Install Patroni using pip:

sudo apt install python3-pip
pip3 install patroni[etcd]

Configuring Patroni

Create a Patroni configuration file named patroni.yml for each node. A basic configuration looks like this:

scope: postgres-cluster
namespace: /service/
name: pg-node1

restapi:
  listen: 0.0.0.0:8008
  connect_address: <IP>:8008

etcd:
  host: <etcd_ip>:2379

bootstrap:
  dcs:
    ttl: 30
    loop_wait: 10
    retry_timeout: 10
    maximum_lag_on_failover: 1048576
    postgresql:
      use_pg_rewind: true
      parameters:
        wal_level: replica
        hot_standby: "on"
        max_connections: 100
        max_wal_senders: 10
        wal_keep_segments: 8
        archive_mode: "on"
        archive_command: 'cp %p /var/lib/postgresql/data/archive/%f'
        archive_timeout: 1800s
  initdb:
  - encoding: 'UTF8'
  - data-checksums

postgresql:
  listen: 0.0.0.0:5432
  connect_address: <IP>:5432
  data_dir: /var/lib/postgresql/data
  pgpass: /tmp/pgpass0
  authentication:
    replication:
      username: replicator
      password: password
    superuser:
      username: postgres
      password: postgres
  parameters:
    unix_socket_directories: '/var/run/postgresql'

tags:
  nofailover: false
  noloadbalance: false
  clonefrom: false
  nosync: false

Replace <IP> and <etcd_ip> with the respective IP addresses. Start the Patroni service:

sudo systemctl start patroni
sudo systemctl enable patroni

Setting Up HAProxy

To ensure traffic is directed to the correct database node, install and configure HAProxy.

Installing HAProxy

Install HAProxy using:

sudo apt install haproxy

Configuring HAProxy

Edit the HAProxy configuration file at /etc/haproxy/haproxy.cfg to include the PostgreSQL cluster:

frontend pgsql
   bind *:5000
   mode tcp
   default_backend pgsql-backend

backend pgsql-backend
   mode tcp
   option tcp-check
   server pg-node1 <node1_ip>:5432 maxconn 100 check port 8008
   server pg-node2 <node2_ip>:5432 maxconn 100 check port 8008
   server pg-node3 <node3_ip>:5432 maxconn 100 check port 8008

Replace <node1_ip>, <node2_ip>, and <node3_ip> with the IP addresses of your nodes. Restart HAProxy:

sudo systemctl restart haproxy

By following these steps, you can configure a highly available PostgreSQL cluster using Patroni. This setup ensures that your PostgreSQL database remains available and resilient against node failures. With Patroni handling failovers and replications seamlessly, your data remains safe and accessible.
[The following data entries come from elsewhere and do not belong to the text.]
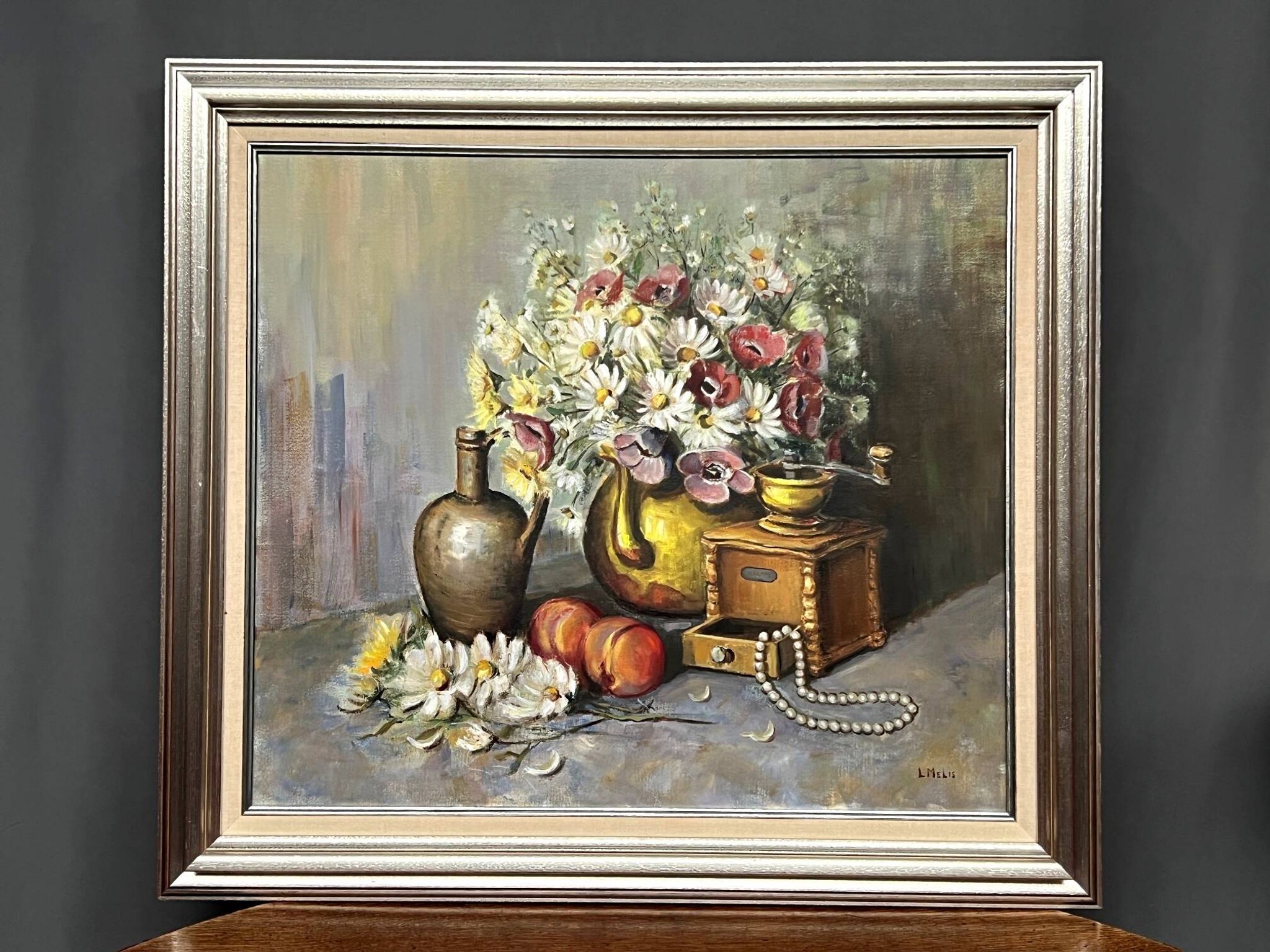 Still life with flowers and pearls signed.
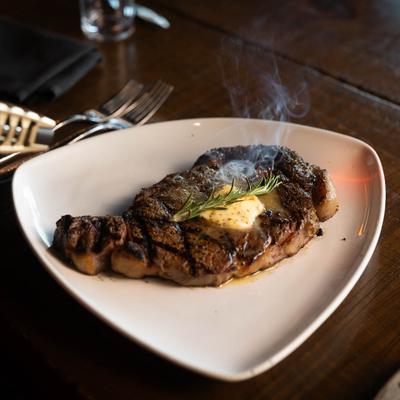 16 ounce rib eye steak topped with butter and rosemary sprig.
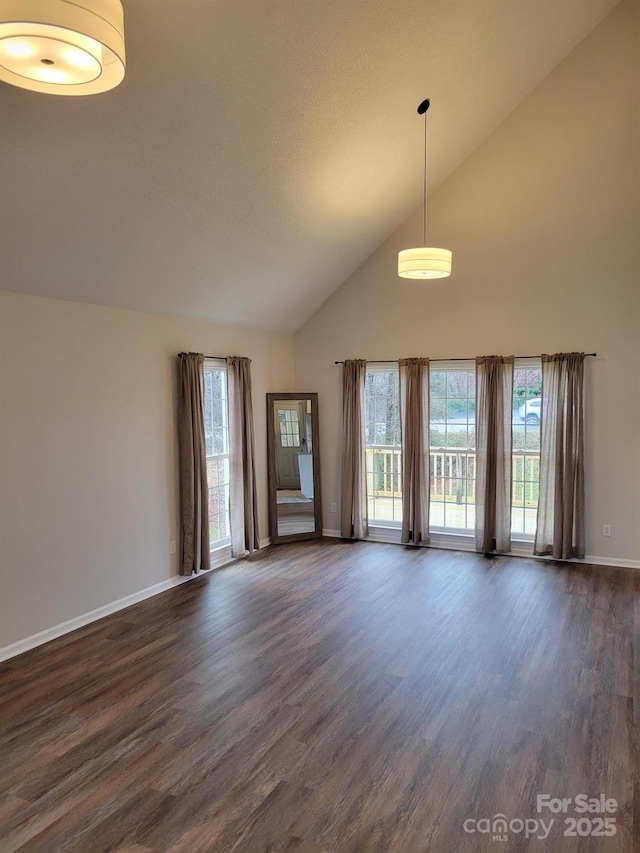 spare room with a healthy amount of sunlight, dark hardwood / wood-style floors, and high vaulted ceiling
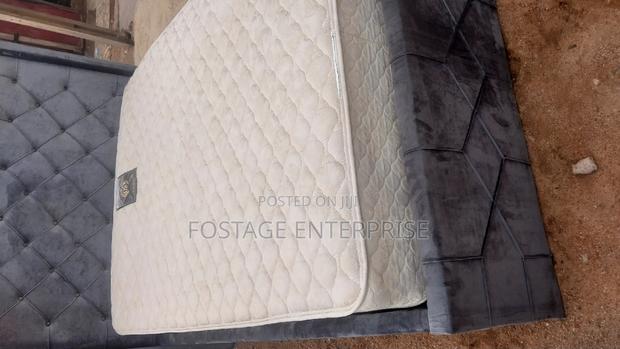 Gray Bed With Foreign Matress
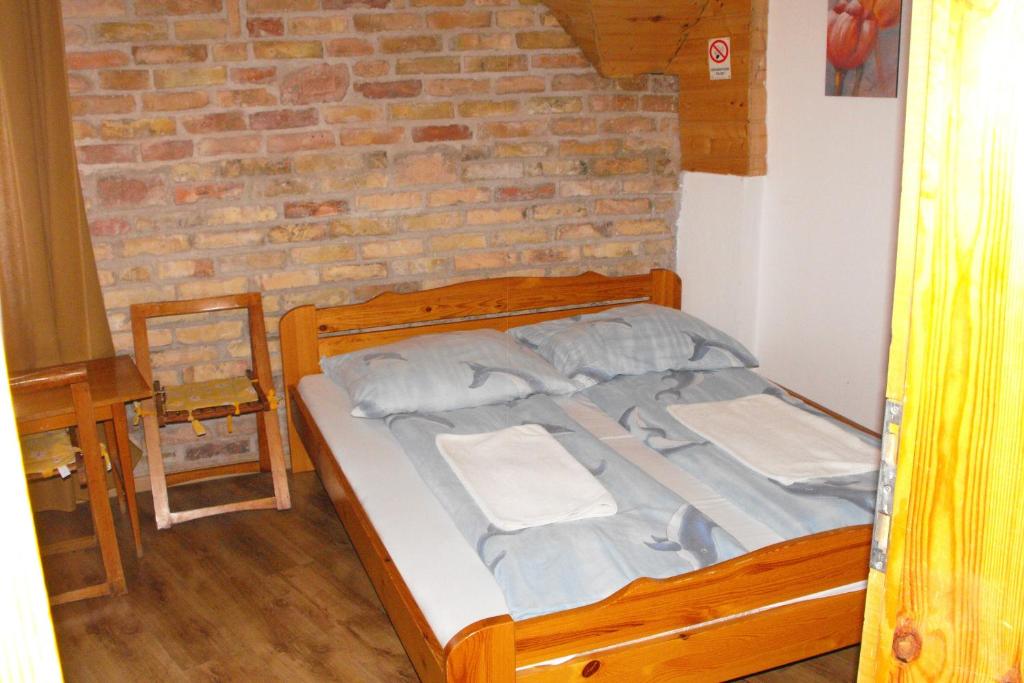 Postel nebo postele na pokoji v ubytování Hungaria Guesthouse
In conclusion, understanding and implementing each component—from installing and configuring etcd, PostgreSQL, and Patroni, to setting up HAProxy—ensures your PostgreSQL cluster is robust and highly available. This detailed guide provides the necessary steps to achieve a reliable and resilient database system, essential for any business relying on PostgreSQL.